═══ Given records ═══

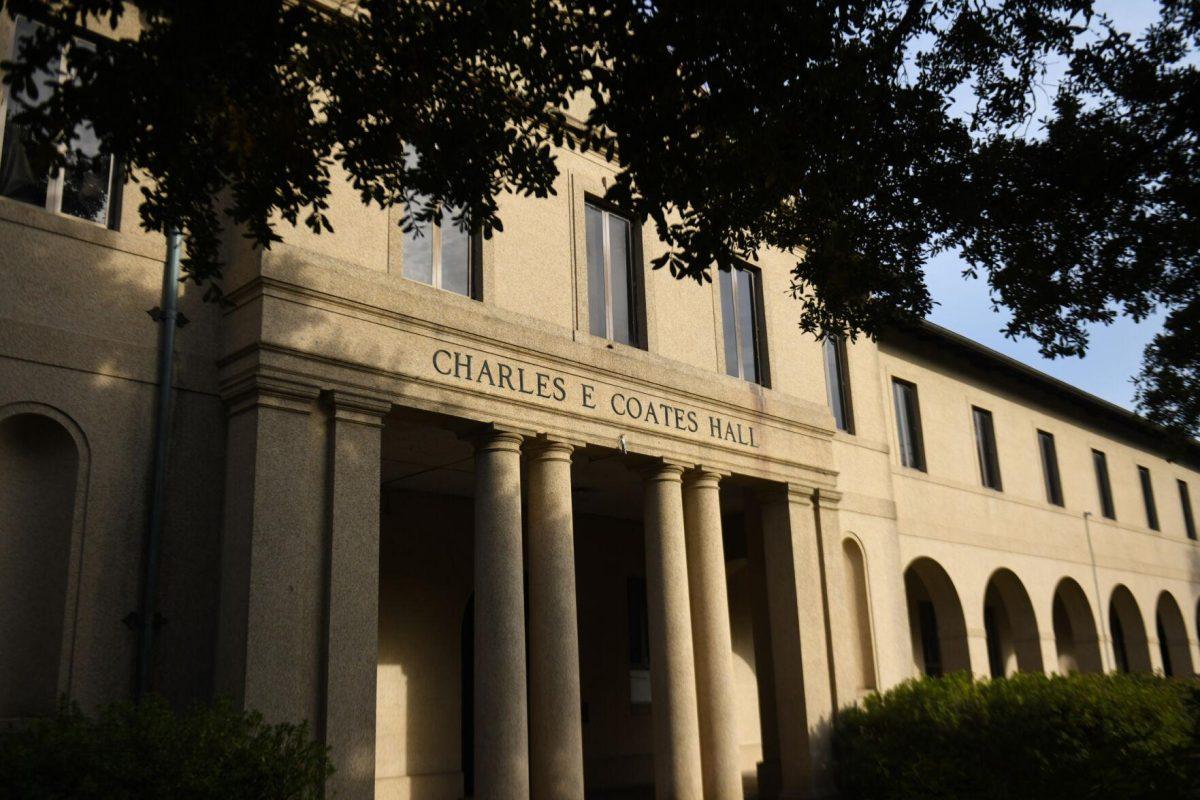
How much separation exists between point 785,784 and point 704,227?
9387 mm

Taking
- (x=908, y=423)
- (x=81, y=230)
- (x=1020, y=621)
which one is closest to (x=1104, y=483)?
(x=1020, y=621)

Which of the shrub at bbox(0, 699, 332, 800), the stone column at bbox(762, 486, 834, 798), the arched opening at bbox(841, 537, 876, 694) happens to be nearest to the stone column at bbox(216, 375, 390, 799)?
the shrub at bbox(0, 699, 332, 800)

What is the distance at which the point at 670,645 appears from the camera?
13.3 m

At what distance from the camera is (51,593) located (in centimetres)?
947

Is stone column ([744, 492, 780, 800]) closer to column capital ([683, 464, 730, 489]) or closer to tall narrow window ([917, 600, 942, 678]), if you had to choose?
column capital ([683, 464, 730, 489])

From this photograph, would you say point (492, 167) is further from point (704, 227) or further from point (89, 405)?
point (89, 405)

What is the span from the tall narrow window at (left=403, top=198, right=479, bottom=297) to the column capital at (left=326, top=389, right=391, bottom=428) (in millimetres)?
1861

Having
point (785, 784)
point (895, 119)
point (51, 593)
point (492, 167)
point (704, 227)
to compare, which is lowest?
point (785, 784)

═══

▶ **Task statement**: Extract, exactly as they appear, the lines from the one containing "What is the distance" through the final line.

▶ **Exercise output**:
What is the distance at which the point at 670,645 appears from the camera?
13.3 m

At what distance from the camera is (51,593) located (in centimetres)?
947

Is stone column ([744, 492, 780, 800]) closer to column capital ([683, 464, 730, 489]) or closer to tall narrow window ([917, 600, 942, 678]), if you had to choose?
column capital ([683, 464, 730, 489])

From this photograph, would you say point (492, 167) is further from point (704, 227) or further from point (89, 405)?
point (89, 405)

What is the span from the tall narrow window at (left=403, top=198, right=479, bottom=297) to the column capital at (left=326, top=389, right=391, bottom=428) (in millimetres)?
1861

Having
point (785, 784)
point (895, 119)
point (51, 593)
point (492, 167)
point (704, 227)
to compare, which is lowest?
point (785, 784)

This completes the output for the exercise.